Re: Removal of ByteBuffer backing in the I/O layer

Mike Beckerle Wed, 06 Dec 2017 09:33:38 -0800

The ref counting sounds like a good way to manage this.


Small issue, but will your arraybuffer grow without bound here? I.e., size N 
where N is total number of buckets used? This is still going to be massively 
less than current input buffering, but it is a slow leak.
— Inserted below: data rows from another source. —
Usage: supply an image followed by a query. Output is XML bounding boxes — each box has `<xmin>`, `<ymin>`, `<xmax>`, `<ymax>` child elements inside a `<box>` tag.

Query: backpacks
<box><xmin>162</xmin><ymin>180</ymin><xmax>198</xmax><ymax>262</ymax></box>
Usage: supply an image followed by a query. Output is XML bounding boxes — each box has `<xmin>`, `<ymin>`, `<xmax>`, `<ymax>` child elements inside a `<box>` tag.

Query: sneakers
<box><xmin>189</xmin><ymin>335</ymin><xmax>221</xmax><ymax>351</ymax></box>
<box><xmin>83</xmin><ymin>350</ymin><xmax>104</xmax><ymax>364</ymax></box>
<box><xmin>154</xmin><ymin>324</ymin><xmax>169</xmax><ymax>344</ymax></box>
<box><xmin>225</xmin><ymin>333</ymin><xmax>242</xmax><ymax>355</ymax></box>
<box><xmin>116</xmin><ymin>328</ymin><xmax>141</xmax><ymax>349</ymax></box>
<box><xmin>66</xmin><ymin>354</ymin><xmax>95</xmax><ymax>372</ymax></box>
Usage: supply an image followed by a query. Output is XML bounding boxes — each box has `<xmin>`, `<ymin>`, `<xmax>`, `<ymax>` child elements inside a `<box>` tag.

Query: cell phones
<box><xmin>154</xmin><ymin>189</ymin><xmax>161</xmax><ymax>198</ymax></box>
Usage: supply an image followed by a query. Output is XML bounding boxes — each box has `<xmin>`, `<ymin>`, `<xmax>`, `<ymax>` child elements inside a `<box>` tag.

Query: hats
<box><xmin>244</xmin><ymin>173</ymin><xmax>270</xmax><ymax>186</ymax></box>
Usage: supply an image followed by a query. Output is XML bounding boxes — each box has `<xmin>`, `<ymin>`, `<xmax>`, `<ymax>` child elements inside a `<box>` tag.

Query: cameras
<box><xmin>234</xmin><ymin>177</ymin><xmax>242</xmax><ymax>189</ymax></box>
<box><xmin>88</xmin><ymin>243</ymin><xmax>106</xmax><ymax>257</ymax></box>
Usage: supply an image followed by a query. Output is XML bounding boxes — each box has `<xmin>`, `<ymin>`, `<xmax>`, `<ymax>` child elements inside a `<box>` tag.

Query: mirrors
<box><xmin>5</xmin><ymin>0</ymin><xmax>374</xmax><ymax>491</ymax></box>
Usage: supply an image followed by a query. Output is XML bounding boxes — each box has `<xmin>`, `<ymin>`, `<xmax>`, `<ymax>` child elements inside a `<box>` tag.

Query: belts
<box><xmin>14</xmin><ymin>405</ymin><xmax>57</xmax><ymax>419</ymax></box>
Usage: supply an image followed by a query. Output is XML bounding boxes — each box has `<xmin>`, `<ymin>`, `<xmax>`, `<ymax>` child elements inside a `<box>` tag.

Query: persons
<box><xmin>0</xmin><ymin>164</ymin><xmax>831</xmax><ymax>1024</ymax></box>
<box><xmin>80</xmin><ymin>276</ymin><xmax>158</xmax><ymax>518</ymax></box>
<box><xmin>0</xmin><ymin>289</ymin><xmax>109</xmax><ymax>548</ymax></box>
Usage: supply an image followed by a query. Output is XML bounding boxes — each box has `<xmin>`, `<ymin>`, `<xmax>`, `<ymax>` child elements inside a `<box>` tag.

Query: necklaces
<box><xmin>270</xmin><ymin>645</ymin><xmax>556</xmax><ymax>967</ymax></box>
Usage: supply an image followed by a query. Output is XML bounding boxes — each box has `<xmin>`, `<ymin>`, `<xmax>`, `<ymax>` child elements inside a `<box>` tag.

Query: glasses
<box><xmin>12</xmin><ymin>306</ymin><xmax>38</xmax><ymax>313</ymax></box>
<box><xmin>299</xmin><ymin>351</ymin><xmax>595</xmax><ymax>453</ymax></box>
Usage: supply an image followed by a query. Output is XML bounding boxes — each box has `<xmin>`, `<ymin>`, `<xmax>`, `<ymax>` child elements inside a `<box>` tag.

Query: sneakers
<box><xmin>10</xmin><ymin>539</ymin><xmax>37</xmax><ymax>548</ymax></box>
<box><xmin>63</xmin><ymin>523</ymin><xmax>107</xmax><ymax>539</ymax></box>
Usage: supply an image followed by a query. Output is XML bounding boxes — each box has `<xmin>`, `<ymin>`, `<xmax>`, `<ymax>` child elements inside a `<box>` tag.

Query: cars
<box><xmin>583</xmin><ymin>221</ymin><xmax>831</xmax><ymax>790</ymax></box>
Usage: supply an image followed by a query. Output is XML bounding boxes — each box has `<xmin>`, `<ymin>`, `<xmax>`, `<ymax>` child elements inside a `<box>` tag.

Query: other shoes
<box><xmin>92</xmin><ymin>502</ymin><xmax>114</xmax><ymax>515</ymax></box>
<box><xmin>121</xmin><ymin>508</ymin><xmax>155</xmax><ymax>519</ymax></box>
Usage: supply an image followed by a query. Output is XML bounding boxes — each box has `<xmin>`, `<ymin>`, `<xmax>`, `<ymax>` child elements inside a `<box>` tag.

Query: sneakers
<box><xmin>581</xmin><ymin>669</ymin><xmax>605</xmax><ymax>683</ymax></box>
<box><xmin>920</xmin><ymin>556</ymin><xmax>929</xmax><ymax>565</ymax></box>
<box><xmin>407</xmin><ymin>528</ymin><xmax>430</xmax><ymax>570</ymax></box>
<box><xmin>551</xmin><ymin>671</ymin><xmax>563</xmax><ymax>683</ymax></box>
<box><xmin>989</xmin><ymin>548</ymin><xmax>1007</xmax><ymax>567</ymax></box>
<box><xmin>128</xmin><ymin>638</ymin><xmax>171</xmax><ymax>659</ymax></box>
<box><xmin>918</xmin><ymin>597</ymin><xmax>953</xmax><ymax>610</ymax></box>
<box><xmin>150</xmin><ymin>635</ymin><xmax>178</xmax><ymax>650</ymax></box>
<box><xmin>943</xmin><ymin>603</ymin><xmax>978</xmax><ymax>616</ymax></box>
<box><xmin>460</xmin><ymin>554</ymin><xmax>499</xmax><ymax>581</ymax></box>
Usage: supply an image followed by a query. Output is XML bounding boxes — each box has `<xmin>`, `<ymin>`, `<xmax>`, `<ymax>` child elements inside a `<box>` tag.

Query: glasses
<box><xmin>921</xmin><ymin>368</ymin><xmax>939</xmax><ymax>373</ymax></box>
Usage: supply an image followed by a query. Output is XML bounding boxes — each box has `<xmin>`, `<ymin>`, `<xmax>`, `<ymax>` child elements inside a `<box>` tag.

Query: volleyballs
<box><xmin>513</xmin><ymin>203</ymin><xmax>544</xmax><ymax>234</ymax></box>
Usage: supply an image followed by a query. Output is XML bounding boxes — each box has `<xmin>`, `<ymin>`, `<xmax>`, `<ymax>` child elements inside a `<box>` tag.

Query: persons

________________________________
From: Steve Lawrence <slawre...@apache.org>
Sent: Wednesday, December 6, 2017 11:54:40 AM
To: dev@daffodil.apache.org; Mike Beckerle
Subject: Re: Removal of ByteBuffer backing in the I/O layer

Would commit() be called whenever the oldest mark is returned? So the
stack you mention is essentially the stack of given out marks? Doesn't
seem unreasonable. Maybe adds a some complexity to manage that stack?

Another option, which I think might avoid the stack would be to just
take advantage of the existing mark capability + some refcounting to
determine when to clean things up. When a mark is taken, whatever bucket
that mark is in increments a refcount. And when the mark is returned
(either via a reset or discard), the refcount is decremented. When a
refcount is zero, we can remove the bucket and any others with a zero
refcount. So something like this:

class Bucket {
  val data = new ArrayBuffer[Array[Byte]](bucketSize)
  var refCount = 0
}

trait BucketingDataInputStream { self: DataInputStream

   private val buckets = new ArrayBuffer[Bucket]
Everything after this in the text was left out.